Letters brought overland from Paris ordered him to check what the British were doing in New South Wales, so the party was on the move again. A landing in the Navigator Islands (now Samoa) proved disastrous, as 12 Frenchmen including the commander of L'Astrolabe, were killed by Samoans. Twenty of Laperouse`s men were wounded, including one of the two chaplains, so the ships sailed to Tonga for help.

Finally, Laperouse made it to Botany Bay on January 26, 1788, eight days too late for the victory he craved.

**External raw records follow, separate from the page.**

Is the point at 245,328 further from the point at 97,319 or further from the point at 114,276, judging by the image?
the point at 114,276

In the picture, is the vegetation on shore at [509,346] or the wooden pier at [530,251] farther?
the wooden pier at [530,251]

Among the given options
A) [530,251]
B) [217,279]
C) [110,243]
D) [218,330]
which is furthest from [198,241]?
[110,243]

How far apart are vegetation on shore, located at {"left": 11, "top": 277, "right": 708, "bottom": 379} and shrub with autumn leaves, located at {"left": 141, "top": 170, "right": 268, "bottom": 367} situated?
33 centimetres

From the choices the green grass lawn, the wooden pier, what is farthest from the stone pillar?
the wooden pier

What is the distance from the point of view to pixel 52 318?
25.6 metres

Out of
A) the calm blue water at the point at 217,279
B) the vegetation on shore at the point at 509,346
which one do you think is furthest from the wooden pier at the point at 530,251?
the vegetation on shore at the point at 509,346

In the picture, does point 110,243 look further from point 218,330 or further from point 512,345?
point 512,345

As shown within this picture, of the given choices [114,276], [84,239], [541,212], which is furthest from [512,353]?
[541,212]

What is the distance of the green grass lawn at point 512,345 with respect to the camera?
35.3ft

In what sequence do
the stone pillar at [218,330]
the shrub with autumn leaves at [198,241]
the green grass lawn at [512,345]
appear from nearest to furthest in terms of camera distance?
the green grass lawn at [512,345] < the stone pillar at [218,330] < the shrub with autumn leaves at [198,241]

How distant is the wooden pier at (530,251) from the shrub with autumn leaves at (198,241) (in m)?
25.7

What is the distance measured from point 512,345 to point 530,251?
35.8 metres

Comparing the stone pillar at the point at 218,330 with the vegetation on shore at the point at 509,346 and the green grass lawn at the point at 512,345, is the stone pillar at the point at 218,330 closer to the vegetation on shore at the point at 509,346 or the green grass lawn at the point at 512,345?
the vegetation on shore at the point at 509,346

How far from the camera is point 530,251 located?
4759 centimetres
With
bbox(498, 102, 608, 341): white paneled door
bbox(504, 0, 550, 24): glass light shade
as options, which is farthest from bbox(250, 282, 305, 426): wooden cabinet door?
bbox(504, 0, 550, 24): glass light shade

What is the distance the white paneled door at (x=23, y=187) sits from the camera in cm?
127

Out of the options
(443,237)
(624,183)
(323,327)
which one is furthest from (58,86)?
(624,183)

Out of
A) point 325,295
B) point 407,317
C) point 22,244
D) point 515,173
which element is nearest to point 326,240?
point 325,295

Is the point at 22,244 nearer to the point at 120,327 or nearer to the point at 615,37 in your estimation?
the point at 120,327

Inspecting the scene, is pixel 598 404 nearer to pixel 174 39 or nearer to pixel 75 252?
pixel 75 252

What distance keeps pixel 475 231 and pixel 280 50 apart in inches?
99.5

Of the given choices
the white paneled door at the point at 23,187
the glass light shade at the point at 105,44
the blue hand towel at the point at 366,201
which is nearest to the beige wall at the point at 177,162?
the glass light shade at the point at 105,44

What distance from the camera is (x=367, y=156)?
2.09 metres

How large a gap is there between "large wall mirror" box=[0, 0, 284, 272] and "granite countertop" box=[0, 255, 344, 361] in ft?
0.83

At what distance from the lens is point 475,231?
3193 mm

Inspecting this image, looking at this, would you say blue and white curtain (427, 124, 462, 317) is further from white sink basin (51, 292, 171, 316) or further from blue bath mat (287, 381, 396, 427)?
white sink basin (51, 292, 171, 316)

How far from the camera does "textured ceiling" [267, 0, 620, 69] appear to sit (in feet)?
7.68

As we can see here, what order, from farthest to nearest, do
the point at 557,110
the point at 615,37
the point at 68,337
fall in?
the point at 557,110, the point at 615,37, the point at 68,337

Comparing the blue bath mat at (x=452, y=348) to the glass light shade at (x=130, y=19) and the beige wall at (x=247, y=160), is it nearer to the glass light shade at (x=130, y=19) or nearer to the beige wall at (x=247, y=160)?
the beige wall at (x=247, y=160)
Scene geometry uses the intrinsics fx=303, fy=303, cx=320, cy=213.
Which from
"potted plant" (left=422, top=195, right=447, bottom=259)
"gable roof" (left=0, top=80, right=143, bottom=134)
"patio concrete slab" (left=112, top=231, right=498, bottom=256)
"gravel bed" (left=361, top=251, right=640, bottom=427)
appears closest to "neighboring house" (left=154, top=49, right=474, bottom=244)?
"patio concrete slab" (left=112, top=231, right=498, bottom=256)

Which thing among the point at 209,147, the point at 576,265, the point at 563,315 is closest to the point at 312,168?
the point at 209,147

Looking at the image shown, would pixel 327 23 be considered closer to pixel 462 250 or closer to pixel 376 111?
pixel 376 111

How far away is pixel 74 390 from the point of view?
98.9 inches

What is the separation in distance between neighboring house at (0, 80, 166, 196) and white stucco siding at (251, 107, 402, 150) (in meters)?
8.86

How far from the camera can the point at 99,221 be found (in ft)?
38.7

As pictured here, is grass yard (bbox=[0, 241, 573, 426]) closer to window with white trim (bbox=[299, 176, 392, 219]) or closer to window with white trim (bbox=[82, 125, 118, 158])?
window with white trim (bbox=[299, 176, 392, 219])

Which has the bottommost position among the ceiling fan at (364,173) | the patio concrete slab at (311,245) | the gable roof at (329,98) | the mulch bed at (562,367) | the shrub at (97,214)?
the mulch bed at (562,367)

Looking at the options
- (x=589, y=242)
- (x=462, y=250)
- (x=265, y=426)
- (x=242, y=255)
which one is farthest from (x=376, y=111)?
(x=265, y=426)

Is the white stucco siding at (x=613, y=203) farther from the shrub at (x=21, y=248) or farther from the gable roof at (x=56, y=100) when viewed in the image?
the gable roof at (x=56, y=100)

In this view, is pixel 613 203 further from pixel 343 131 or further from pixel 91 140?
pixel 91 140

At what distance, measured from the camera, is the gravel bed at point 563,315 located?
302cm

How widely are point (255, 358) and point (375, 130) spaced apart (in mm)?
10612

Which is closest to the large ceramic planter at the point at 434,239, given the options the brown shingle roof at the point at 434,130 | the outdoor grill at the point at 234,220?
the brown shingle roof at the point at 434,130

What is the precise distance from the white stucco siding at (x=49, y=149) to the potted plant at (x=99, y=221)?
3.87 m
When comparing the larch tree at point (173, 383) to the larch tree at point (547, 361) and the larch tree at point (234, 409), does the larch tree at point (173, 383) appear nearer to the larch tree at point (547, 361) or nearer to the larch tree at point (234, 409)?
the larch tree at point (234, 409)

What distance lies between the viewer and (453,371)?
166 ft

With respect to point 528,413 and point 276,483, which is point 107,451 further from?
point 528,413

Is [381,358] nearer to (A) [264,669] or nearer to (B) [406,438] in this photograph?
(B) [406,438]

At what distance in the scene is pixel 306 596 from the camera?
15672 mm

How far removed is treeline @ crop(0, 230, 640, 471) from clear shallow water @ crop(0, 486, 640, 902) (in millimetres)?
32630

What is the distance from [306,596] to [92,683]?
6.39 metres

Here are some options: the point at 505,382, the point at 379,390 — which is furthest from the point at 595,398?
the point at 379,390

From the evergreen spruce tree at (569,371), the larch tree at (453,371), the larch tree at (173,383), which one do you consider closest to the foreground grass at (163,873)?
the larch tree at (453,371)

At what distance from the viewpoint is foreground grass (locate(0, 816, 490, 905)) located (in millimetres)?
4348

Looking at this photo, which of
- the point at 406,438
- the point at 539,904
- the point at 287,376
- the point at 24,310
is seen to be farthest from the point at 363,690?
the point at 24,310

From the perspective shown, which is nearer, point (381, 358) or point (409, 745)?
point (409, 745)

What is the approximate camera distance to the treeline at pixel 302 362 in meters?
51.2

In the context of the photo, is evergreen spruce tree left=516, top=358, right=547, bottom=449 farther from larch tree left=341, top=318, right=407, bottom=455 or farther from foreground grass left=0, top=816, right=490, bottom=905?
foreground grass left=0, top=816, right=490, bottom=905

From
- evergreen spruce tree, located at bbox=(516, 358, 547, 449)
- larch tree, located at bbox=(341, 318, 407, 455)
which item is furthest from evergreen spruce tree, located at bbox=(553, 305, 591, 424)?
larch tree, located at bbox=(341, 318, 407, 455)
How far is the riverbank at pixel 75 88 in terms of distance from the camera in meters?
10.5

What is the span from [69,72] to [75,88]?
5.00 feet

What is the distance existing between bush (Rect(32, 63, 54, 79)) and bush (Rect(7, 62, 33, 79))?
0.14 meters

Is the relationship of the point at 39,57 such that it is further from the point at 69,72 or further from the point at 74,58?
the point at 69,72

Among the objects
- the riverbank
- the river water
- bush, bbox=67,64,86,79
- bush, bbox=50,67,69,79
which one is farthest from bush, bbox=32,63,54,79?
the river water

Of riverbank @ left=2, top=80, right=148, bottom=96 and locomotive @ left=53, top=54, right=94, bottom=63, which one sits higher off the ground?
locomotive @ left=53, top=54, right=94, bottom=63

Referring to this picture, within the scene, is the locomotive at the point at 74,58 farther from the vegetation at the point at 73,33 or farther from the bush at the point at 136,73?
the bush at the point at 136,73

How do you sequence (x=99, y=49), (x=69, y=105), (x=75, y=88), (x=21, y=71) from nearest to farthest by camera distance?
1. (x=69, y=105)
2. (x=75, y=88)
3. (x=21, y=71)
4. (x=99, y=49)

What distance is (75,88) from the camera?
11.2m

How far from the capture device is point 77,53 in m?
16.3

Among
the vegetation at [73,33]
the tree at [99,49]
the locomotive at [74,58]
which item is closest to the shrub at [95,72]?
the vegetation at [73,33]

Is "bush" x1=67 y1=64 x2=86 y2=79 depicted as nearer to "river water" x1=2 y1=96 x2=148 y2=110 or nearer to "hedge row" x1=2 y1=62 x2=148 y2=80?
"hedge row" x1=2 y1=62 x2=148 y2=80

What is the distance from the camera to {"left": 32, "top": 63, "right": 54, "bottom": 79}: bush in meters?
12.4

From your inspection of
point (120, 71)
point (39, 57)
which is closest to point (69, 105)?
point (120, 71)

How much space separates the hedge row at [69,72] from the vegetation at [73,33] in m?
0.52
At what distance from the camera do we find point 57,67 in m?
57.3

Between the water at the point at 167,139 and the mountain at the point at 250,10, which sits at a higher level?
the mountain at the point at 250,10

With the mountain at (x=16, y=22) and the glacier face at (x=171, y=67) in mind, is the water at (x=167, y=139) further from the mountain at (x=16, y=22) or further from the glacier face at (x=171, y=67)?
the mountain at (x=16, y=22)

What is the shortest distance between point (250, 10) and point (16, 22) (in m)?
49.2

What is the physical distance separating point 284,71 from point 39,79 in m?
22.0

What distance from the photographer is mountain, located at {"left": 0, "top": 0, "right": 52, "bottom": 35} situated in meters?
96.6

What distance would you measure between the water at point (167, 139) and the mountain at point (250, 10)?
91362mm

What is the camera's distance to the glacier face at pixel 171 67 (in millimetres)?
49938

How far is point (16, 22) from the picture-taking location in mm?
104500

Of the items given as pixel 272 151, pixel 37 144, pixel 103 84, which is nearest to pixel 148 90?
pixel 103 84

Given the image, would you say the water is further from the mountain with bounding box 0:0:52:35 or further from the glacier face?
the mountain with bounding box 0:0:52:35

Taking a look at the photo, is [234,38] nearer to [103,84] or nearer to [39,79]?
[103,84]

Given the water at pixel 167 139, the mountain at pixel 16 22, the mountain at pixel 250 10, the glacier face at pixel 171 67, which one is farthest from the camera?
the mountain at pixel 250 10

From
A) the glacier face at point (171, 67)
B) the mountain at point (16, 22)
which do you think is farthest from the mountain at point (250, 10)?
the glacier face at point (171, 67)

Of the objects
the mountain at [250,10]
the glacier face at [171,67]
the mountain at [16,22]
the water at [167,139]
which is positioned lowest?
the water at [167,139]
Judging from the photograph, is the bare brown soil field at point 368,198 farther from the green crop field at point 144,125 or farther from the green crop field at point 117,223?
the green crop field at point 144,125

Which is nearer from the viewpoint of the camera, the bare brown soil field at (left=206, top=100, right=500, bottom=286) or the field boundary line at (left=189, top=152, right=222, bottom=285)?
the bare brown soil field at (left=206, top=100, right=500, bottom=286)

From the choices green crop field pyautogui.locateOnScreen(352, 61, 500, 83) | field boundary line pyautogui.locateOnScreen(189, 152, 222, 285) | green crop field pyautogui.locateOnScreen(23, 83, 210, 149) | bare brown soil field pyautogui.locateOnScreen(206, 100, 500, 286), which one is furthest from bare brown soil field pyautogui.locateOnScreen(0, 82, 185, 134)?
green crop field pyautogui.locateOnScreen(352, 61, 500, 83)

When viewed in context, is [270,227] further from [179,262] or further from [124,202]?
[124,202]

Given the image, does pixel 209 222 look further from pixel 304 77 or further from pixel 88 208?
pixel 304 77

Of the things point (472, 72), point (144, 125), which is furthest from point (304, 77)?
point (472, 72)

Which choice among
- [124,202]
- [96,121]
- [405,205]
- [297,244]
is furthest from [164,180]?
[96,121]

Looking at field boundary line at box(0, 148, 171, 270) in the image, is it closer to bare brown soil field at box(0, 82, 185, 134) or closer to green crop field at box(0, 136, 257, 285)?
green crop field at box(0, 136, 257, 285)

A further disaster occurred in Sydney, the death of the injured chaplain-scientist, Pere Louis Receveur, aged just 31. He is buried at Frenchman's Cove, La Perouse, in the earliest known marked grave of a European on Australia's east coast. Pere Receveur's tombstone was erected in 1825, the gift of Hyacinthe de Bougainville, son of the man after whom the island of Bougainville is named. In a charming tradition, visiting French sailors put wreaths on the grave and there is a ceremony here each year on Bastille Day.

Alongside Receveur's grave is a tall monument to Laperouse and nearby is the 1820s Barrack Tower, where soldiers watched for smugglers, while in a nod at Captain Cook, an islet off the south coast picks up on his note of ``a small bare island'' and is named Bare Island. Approached by a footbridge, it houses a fort, built in 1885 as a base to repel invaders, as Australians feared that Russians could arrive through this back door to Sydney.

Laperouse's close-run thing was later to be replicated when the French missed another chance to colonise Australia. This time, it was Napoleon Bonaparte's protege Nicolas Baudin who stuffed up. Ordered by Bonaparte to circumnavigate Australia, the explorer and cartographer fluffed around for months in Vanuatu and Timor, so arrived in Australia too late to get his name into the history books. Instead, it was Englishman Matthew Flinders who - in an epic journey from 1801 to 1803, accompanied by native Australian Bungaree (who rarely gets a mention) - proved that Australia was an island continent. Although their countries were at war, Flinders and Baudin actually had a cordial meeting in South Australia at Encounter Bay, Kangaroo Island.

Two ill-fated explorers mean I don't need a French phrase to get into Australia: as I hand over my card, the immigration officer smiles and says,``Welcome to Sydney.''

 

Laperouse’s fate

When Laperouse’s two vessels left Sydney, that was the last sighting of them.

In 1826, some items said to be from the French ships were found on an island in the Santa Cruz group of the Solomon Islands, although a 1917 expedition claimed to have found the remains in Vanuatu.

In 1964, wrecks found on the reefs of Vanikoro, Santa Cruz, were believed to be the missing vessels, but it was not until 2005 that they were formally identified as the L’Astrolabe and La Boussole.

It is believed the ships were wrecked in a cyclone in 1788, two months after leaving Australia. Local tradition says that the crew of one vessel was massacred, while the men on the other left in a small boat and were never seen again.